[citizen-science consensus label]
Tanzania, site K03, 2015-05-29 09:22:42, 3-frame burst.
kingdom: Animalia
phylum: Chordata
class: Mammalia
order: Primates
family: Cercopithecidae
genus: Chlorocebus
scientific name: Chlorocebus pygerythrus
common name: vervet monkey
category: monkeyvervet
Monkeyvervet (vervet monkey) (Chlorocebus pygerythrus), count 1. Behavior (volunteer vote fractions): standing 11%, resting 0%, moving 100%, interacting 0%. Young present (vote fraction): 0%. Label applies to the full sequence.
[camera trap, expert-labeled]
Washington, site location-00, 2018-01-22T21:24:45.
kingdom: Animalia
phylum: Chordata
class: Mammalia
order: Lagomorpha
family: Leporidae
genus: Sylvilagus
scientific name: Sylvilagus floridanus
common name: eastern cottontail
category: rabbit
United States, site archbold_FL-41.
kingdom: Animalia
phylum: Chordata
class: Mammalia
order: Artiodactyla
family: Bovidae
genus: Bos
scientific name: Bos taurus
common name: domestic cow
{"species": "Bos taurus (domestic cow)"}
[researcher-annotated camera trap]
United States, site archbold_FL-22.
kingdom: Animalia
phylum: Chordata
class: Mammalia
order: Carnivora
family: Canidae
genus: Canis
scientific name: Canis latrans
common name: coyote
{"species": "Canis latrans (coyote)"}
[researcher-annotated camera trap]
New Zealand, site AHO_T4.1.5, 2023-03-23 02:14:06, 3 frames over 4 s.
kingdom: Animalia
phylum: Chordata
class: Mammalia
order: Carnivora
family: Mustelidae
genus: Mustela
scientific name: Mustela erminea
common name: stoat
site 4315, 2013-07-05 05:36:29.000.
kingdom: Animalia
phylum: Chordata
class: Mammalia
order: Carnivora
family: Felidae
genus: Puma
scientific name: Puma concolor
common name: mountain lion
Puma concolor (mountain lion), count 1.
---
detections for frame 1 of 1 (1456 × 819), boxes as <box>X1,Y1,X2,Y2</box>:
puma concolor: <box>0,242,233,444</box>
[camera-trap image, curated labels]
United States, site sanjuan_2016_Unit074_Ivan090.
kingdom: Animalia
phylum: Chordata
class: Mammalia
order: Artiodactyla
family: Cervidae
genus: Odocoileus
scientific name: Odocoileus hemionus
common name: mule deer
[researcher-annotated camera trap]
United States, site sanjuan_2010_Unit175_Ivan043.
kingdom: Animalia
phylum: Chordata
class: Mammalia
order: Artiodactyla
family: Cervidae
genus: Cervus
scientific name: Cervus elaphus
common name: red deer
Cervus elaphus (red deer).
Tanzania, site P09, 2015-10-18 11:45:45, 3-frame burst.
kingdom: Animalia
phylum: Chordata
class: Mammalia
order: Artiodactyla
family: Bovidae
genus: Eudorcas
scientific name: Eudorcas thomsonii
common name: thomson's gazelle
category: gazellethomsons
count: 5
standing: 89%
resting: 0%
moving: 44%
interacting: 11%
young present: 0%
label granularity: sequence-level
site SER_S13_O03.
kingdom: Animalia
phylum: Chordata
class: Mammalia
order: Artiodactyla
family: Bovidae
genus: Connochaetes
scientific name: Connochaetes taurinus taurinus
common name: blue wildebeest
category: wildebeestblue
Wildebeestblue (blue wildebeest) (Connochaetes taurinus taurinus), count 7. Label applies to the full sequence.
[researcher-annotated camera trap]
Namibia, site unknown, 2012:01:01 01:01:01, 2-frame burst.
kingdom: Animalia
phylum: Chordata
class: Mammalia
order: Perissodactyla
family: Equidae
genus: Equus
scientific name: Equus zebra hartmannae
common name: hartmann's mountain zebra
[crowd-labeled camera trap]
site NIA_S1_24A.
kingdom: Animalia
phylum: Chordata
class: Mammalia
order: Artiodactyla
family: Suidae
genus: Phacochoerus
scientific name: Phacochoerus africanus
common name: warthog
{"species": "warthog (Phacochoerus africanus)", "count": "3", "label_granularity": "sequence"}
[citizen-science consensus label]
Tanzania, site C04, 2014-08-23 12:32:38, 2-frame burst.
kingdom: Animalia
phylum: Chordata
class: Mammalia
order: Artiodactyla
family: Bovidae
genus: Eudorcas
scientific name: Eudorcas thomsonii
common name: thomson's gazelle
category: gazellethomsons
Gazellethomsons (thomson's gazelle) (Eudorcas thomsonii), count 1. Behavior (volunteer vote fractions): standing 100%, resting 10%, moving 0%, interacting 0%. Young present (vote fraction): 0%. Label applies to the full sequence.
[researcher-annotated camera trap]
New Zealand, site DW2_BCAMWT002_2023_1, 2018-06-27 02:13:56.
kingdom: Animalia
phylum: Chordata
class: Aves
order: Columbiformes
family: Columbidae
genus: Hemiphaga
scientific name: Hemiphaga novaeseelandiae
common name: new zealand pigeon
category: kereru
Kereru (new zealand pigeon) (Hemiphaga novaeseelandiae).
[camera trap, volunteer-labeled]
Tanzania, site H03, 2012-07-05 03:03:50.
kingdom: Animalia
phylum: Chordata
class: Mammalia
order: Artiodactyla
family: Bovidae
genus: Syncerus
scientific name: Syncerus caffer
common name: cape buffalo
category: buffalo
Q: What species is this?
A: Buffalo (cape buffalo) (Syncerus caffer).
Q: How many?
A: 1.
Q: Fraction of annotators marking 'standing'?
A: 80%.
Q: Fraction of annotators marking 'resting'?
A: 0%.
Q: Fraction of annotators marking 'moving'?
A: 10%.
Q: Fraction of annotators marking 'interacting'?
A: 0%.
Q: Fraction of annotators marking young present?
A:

◆ ◆ ◆ ◆

### [Task objective]
When the material above is given again, every line must match it exactly.

### [Exercise output]
[citizen-science consensus label]
Tanzania, site K03, 2015-05-29 09:22:42, 3-frame burst.
kingdom: Animalia
phylum: Chordata
class: Mammalia
order: Primates
family: Cercopithecidae
genus: Chlorocebus
scientific name: Chlorocebus pygerythrus
common name: vervet monkey
category: monkeyvervet
Monkeyvervet (vervet monkey) (Chlorocebus pygerythrus), count 1. Behavior (volunteer vote fractions): standing 11%, resting 0%, moving 100%, interacting 0%. Young present (vote fraction): 0%. Label applies to the full sequence.
[camera trap, expert-labeled]
Washington, site location-00, 2018-01-22T21:24:45.
kingdom: Animalia
phylum: Chordata
class: Mammalia
order: Lagomorpha
family: Leporidae
genus: Sylvilagus
scientific name: Sylvilagus floridanus
common name: eastern cottontail
category: rabbit
United States, site archbold_FL-41.
kingdom: Animalia
phylum: Chordata
class: Mammalia
order: Artiodactyla
family: Bovidae
genus: Bos
scientific name: Bos taurus
common name: domestic cow
{"species": "Bos taurus (domestic cow)"}
[researcher-annotated camera trap]
United States, site archbold_FL-22.
kingdom: Animalia
phylum: Chordata
class: Mammalia
order: Carnivora
family: Canidae
genus: Canis
scientific name: Canis latrans
common name: coyote
{"species": "Canis latrans (coyote)"}
[researcher-annotated camera trap]
New Zealand, site AHO_T4.1.5, 2023-03-23 02:14:06, 3 frames over 4 s.
kingdom: Animalia
phylum: Chordata
class: Mammalia
order: Carnivora
family: Mustelidae
genus: Mustela
scientific name: Mustela erminea
common name: stoat
site 4315, 2013-07-05 05:36:29.000.
kingdom: Animalia
phylum: Chordata
class: Mammalia
order: Carnivora
family: Felidae
genus: Puma
scientific name: Puma concolor
common name: mountain lion
Puma concolor (mountain lion), count 1.
---
detections for frame 1 of 1 (1456 × 819), boxes as <box>X1,Y1,X2,Y2</box>:
puma concolor: <box>0,242,233,444</box>
[camera-trap image, curated labels]
United States, site sanjuan_2016_Unit074_Ivan090.
kingdom: Animalia
phylum: Chordata
class: Mammalia
order: Artiodactyla
family: Cervidae
genus: Odocoileus
scientific name: Odocoileus hemionus
common name: mule deer
[researcher-annotated camera trap]
United States, site sanjuan_2010_Unit175_Ivan043.
kingdom: Animalia
phylum: Chordata
class: Mammalia
order: Artiodactyla
family: Cervidae
genus: Cervus
scientific name: Cervus elaphus
common name: red deer
Cervus elaphus (red deer).
Tanzania, site P09, 2015-10-18 11:45:45, 3-frame burst.
kingdom: Animalia
phylum: Chordata
class: Mammalia
order: Artiodactyla
family: Bovidae
genus: Eudorcas
scientific name: Eudorcas thomsonii
common name: thomson's gazelle
category: gazellethomsons
count: 5
standing: 89%
resting: 0%
moving: 44%
interacting: 11%
young present: 0%
label granularity: sequence-level
site SER_S13_O03.
kingdom: Animalia
phylum: Chordata
class: Mammalia
order: Artiodactyla
family: Bovidae
genus: Connochaetes
scientific name: Connochaetes taurinus taurinus
common name: blue wildebeest
category: wildebeestblue
Wildebeestblue (blue wildebeest) (Connochaetes taurinus taurinus), count 7. Label applies to the full sequence.
[researcher-annotated camera trap]
Namibia, site unknown, 2012:01:01 01:01:01, 2-frame burst.
kingdom: Animalia
phylum: Chordata
class: Mammalia
order: Perissodactyla
family: Equidae
genus: Equus
scientific name: Equus zebra hartmannae
common name: hartmann's mountain zebra
[crowd-labeled camera trap]
site NIA_S1_24A.
kingdom: Animalia
phylum: Chordata
class: Mammalia
order: Artiodactyla
family: Suidae
genus: Phacochoerus
scientific name: Phacochoerus africanus
common name: warthog
{"species": "warthog (Phacochoerus africanus)", "count": "3", "label_granularity": "sequence"}
[citizen-science consensus label]
Tanzania, site C04, 2014-08-23 12:32:38, 2-frame burst.
kingdom: Animalia
phylum: Chordata
class: Mammalia
order: Artiodactyla
family: Bovidae
genus: Eudorcas
scientific name: Eudorcas thomsonii
common name: thomson's gazelle
category: gazellethomsons
Gazellethomsons (thomson's gazelle) (Eudorcas thomsonii), count 1. Behavior (volunteer vote fractions): standing 100%, resting 10%, moving 0%, interacting 0%. Young present (vote fraction): 0%. Label applies to the full sequence.
[researcher-annotated camera trap]
New Zealand, site DW2_BCAMWT002_2023_1, 2018-06-27 02:13:56.
kingdom: Animalia
phylum: Chordata
class: Aves
order: Columbiformes
family: Columbidae
genus: Hemiphaga
scientific name: Hemiphaga novaeseelandiae
common name: new zealand pigeon
category: kereru
Kereru (new zealand pigeon) (Hemiphaga novaeseelandiae).
[camera trap, volunteer-labeled]
Tanzania, site H03, 2012-07-05 03:03:50.
kingdom: Animalia
phylum: Chordata
class: Mammalia
order: Artiodactyla
family: Bovidae
genus: Syncerus
scientific name: Syncerus caffer
common name: cape buffalo
category: buffalo
Q: What species is this?
A: Buffalo (cape buffalo) (Syncerus caffer).
Q: How many?
A: 1.
Q: Fraction of annotators marking 'standing'?
A: 80%.
Q: Fraction of annotators marking 'resting'?
A: 0%.
Q: Fraction of annotators marking 'moving'?
A: 10%.
Q: Fraction of annotators marking 'interacting'?
A: 0%.
Q: Fraction of annotators marking young present?
A:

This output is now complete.